Apartheid-Era Assassin in South Africa Is Stabbed Days Before Release Date
JOHANNESBURG — A widely reviled apartheid-era assassin in South Africa was stabbed by a fellow inmate on Tuesday, just days before he was scheduled to be released on parole, prison authorities said.
The assassin, Janusz Walus, is often regarded as having brought South Africa to the brink of civil war during the tumultuous twilight era of apartheid in the 1990s for his killing of the charismatic anti-apartheid leader Chris Hani.
Mr. Walus survived the attack, which took place in a Pretoria prison, and he was in stable condition afterward, South Africa’s correctional services department said.
Last Monday, South Africa’s chief justice, Raymond Zondo, ordered that Mr. Walus be released on parole after serving 28 years in prison. The Constitutional Court decision drew expressions of outrage from Mr. Hani’s family and set off a national debate on the punishment of apartheid-era criminals.
Mr. Walus had approached South Africa’s highest court after the justice ministry rejected his parole request in 2020. Chief Justice Zondo ruled that rejecting the appeal would set a negative precedent for other prisoners serving life sentences. He found that under South Africa’s post-apartheid constitution, all were equal before the law, and ordered that Mr. Walus be released within 10 days.
In the days after the ruling, a memorial site dedicated to Mr. Hani was vandalized.
────
◆ **YOUR TASKS**:
[A] Reproduce the news report on the stabbing of Janusz Walus from "The assassin, Janusz" up to and including "of apartheid-era criminals.".
[B] Answer these questions from the news report on the stabbing of Janusz Walus:
(i) In what city was the prison where the attack took place?
(ii) How many years had Mr. Walus served when the chief justice ordered his release on parole?
(iii) In what year did the justice ministry reject his parole request?
[C] Could you carry on the news report on the stabbing of Janusz Walus, starting after its final sentence?
These lines aren't needed for anything.

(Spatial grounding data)
────
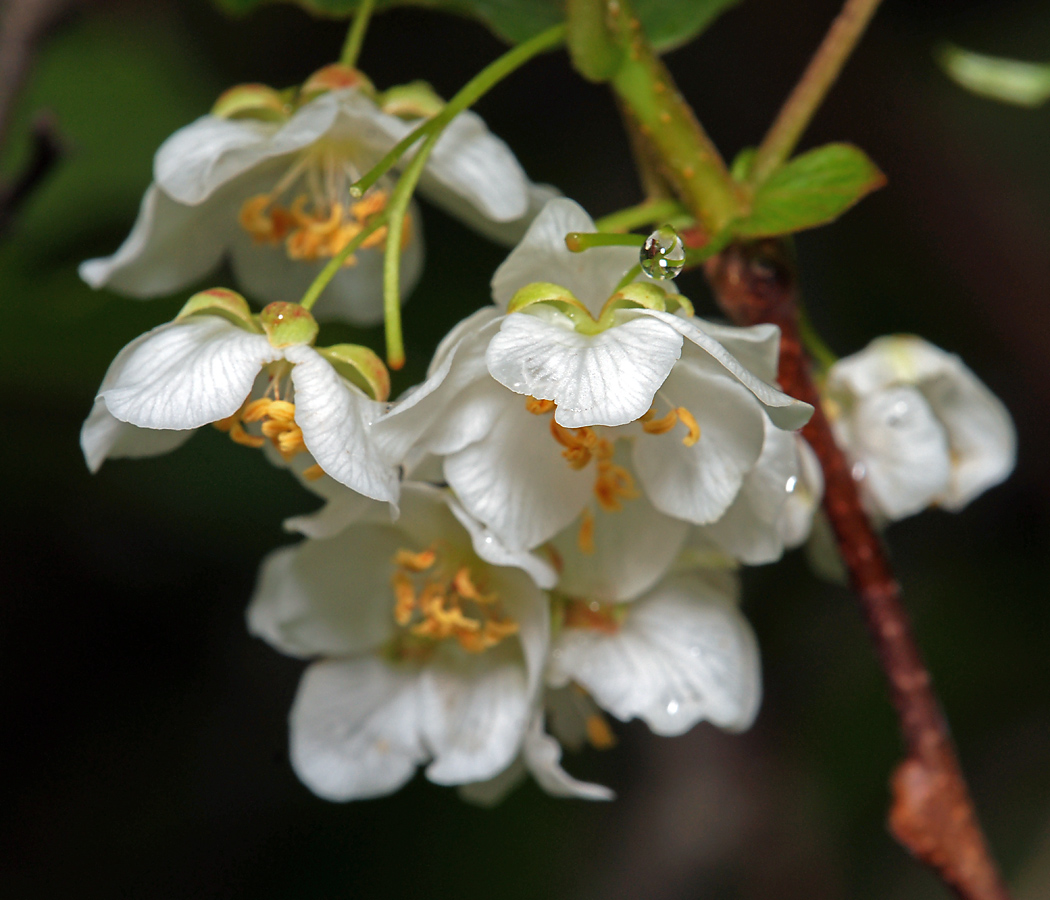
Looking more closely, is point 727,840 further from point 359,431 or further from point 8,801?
point 359,431

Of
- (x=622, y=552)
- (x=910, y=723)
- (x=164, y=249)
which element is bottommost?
Answer: (x=910, y=723)

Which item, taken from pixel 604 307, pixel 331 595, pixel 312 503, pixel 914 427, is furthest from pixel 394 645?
pixel 312 503

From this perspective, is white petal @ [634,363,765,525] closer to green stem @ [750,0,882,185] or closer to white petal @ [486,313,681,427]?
white petal @ [486,313,681,427]

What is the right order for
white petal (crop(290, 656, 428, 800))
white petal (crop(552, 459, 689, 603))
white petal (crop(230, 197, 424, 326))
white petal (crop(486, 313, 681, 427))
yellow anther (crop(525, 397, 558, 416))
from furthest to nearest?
white petal (crop(230, 197, 424, 326))
white petal (crop(290, 656, 428, 800))
white petal (crop(552, 459, 689, 603))
yellow anther (crop(525, 397, 558, 416))
white petal (crop(486, 313, 681, 427))

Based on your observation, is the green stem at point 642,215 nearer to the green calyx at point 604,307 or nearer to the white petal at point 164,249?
the green calyx at point 604,307

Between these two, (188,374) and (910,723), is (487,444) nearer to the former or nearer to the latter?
(188,374)

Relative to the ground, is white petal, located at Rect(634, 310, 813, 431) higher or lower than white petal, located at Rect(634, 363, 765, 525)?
higher

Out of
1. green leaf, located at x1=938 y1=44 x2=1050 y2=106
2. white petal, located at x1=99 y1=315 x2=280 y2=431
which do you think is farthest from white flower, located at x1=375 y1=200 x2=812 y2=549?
green leaf, located at x1=938 y1=44 x2=1050 y2=106
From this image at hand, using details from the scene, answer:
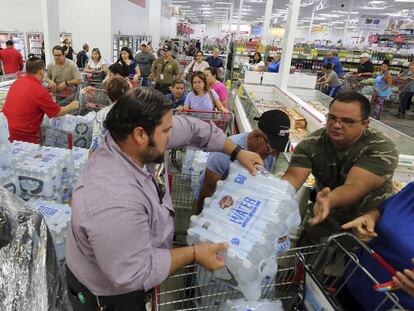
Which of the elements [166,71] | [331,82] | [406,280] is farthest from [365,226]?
[331,82]

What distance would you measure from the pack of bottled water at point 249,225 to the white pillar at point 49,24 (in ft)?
27.1

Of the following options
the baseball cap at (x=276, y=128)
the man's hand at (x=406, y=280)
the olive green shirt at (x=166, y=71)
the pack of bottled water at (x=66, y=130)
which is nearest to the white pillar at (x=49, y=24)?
the olive green shirt at (x=166, y=71)

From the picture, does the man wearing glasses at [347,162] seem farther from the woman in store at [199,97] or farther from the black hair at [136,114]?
────
◆ **EXPECTED RESPONSES**:
[A]
The assassin, Janusz Walus, is often regarded as having brought South Africa to the brink of civil war during the tumultuous twilight era of apartheid in the 1990s for his killing of the charismatic anti-apartheid leader Chris Hani.
Mr. Walus survived the attack, which took place in a Pretoria prison, and he was in stable condition afterward, South Africa’s correctional services department said.
Last Monday, South Africa’s chief justice, Raymond Zondo, ordered that Mr. Walus be released on parole after serving 28 years in prison. The Constitutional Court decision drew expressions of outrage from Mr. Hani’s family and set off a national debate on the punishment of apartheid-era criminals.

[B]
(i) Pretoria
(ii) 28 years
(iii) 2020

[C]
The judgment drew swift criticism, with the African National Congress and its allies releasing a statement saying the ruling “pleased unrepentant apartheid perpetrators.”
“This is how South Africa has now become redivided,” the statement said. The A.N.C. and its allies also said they were planning a march to the prison on Wednesday to protest the decision.
By the late 1980s, as violence roiled South Africa, Martin Thembisile Hani — popularly known as Chris — had become one of the most powerful figures in the anti-apartheid struggle. The leader of the South African Communist Party and the guerrilla leader of the African National Congress’s armed wing, Mr. Hani’s call for intensified attacks on South Africa’s white population, specifically the security police, resonated with millions of angry young South Africans driven to take up arms to oppose the brutality of the apartheid government.
After Nelson Mandela, he was regarded as the most charismatic leader of the time, and considered his possible successor to lead the party and the country.
His assassination in 1993, during tense negotiation with the apartheid government, brought the country to the brink of civil war. As anger gave way to violence in Black townships, Mr. Mandela addressed the nation, appealing for calm. He also pressed the government of F. W. de Klerk to set a date for the country’s first democratic election in April 1994, averting further unrest.
In the years since his death, Mr. Hani has become something of a martyr, with his disciplined leadership and views on economic redistribution held up by South Africans frustrated by the stubborn inequality and corruption that have sullied the reputation of the governing A.N.C.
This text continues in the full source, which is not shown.